(Task)
In the text on recycling rules in British Columbia and Quebec, on what date was the Quebec Residual Materials Management Policy published?

(Document passage)
▼▼▼
EPR program in British Columbia The Government of British Columbia has approved amendments to the Recycling Regulation that will enhance the extended producer responsibility system by incorporating packaging and printed papers derived from...


EPR program in British Columbia

The Government of British Columbia has approved amendments to the Recycling Regulation that will enhance the extended producer responsibility system by incorporating packaging and printed papers derived from residential premises and from municipal property that is not industrial, commercial or institutional.

The Recycling Regulation defines “”packaging” as a “material, substance or object that is used to protect, contain or transport a commodity or product, or attached to a commodity or product or its container for the purpose of marketing or communicating information about the commodity or product.” The Recycling Regulation defines “printed paper” as “paper that is not packaging, but is printed with text or graphics as a medium for communicating information and includes telephone directories, but does not include other types of bound reference books, bound literary books, or bound textbooks.”

Producers will have 18 months from July 1, 2011 to develop and submit a product stewardship plan for packaging and printed products, and a further 18 months to implement and comply with the plan. Under the Recycling Regulation, the definition of “producer” has also been expanded from a person that “manufactures the product and sells, offers for sale or distributes the product” to a person that “manufactures the product and sells, offers for sale or distributes or uses the product in a commercial enterprise” in British Columbia.

Quebec industry to pay full costs

The Quebec Residual Materials Management Policy, issued pursuant to the Environment Quality Act, was published on March 16, 2011. The policy outlines Quebec’s approach on residual materials management under the Environment Quality Act and applies to all residual materials generated in Quebec by households, industries, businesses and institutions. This includes residual materials produced by construction, renovation, and demolition activities, and waste from primary industry that is transported outside of production sites to disposal sites or to residual materials reclamation facilities. Residual materials also include municipal and industrial sludge and out-of-service vehicles and their waste.
▲▲▲
(Given data)
▼▼▼
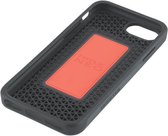 Tigra FitClic Neo Zuignap Telefoonhouder Auto met Hoesje voor Apple iPhone 8 Plus - Zwart
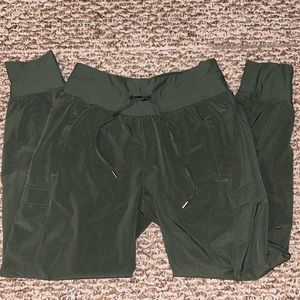 Green Joggers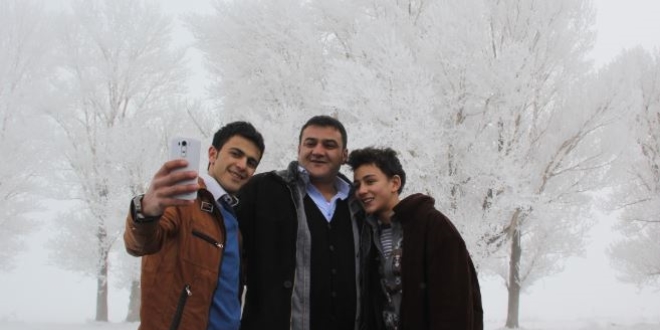 Doğu'da soğuk hava: Göle eksi 25'i gördü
▲▲▲
(Reply to the exercise)
March 16, 2011